Curso Posgrado “Nuevas sensibilidades en América Latina”

Módulo II

Alumno: Bruno Ragazzi

En estos tiempos que, en algunos casos, se han asumido bajo la forma de una gobernabilidad feliz en el Cono Sur latinoamericano, existen ciertos relatos dentro de la literatura que entran en contradicción con estos sentires. Voces de desacuerdo o disentimiento que expresan relecturas sobre el pasado reciente y su producción artística letrada.

Parece ser pues que lo que Josefina Ludmer (2005) denomina tonos antinacionales, no se relaciona solamente con las experiencias de cambio social vinculadas con la implosión del mercado global y sus alcances hasta estas zonas de nuestro continente.

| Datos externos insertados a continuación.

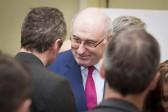Le commissaire européen à l'Agriculture Phil Hogan à la rencontre des agriculteurs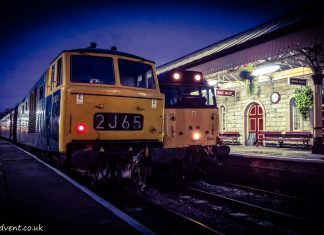 No. 31466 passes D7076 at Ramsbottom on the East Lancs Railway during the Autumn Diesel Gala
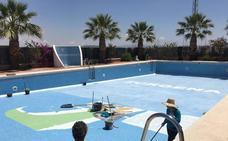 El Ayuntamiento mejora la seguridad de la piscina municipal y procede a su puesta a punto para el verano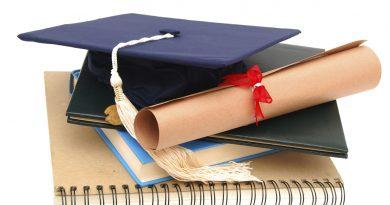 Aumentar 100 € en las becas de los estudiantes con rentas bajas es la nueva medida que quiere proponer el Ministerio de Educación.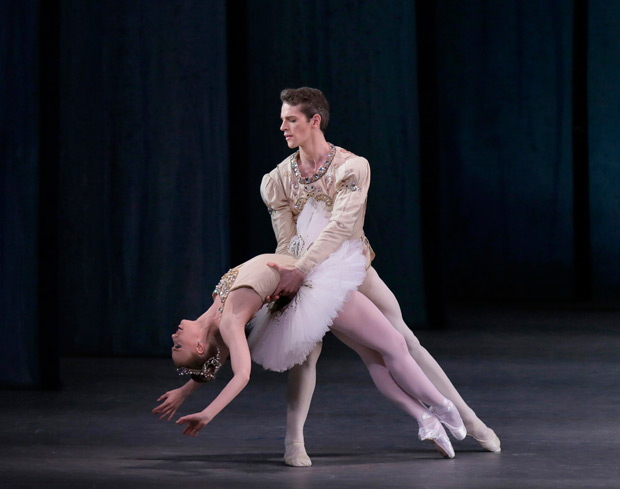 Teresa Reichlen and Russell Janzen in <I>Diamonds</I>.<br />© Paul Kolnik. (Click image for larger version)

Tienen que ver, al mismo tiempo, con la emergencia de afectos o de un sentir social general en el que se reevalúan las construcciones imaginarias de la comunidad y que estaban ancladas en relatos heróicos o en épicas de fundación y que fueron más o menos hegemónicos en la década de los sesenta y los setenta. En tiempos posdictatoriales, luego de los hechos terribles que se sucedieron con la instalación de los gobiernos de la deecha neo-liberal y que resultaron en genocidios, guerras civiles y el ascenso del narcotráfico, hay también desazón y desilución.

En efecto, dentro de la serie litearia latinoamericana, la aparición del suceso editorial en la década de los sesenta y setenta denominado boom latinoamericano, figuró como un momento fundacional. Éste se vió como la superación de los procesos políticos-estéticos que se habían llevado a cabo en los intentos de homogeneizar la población bajo una misma égida apolinea y letrada –como en el caso de Rodó- o de captar el interés del otro latinoamericano en las novelas nativistas o regionalistas, como en los cuentos de la tierra. Al mismo tiempo, y en respuesta al anterior fracaso, significó la instalación definitiva de una imagen identitaria anti-imperialista y contavensional que actuaba como hipóstasis de un sujeto largo tiempo acallado o relegado. El Calibán de Roberto Fernández Retamar, quizás el último manifiesto identitario latinoamericano, es la expresión más clara de este sentir.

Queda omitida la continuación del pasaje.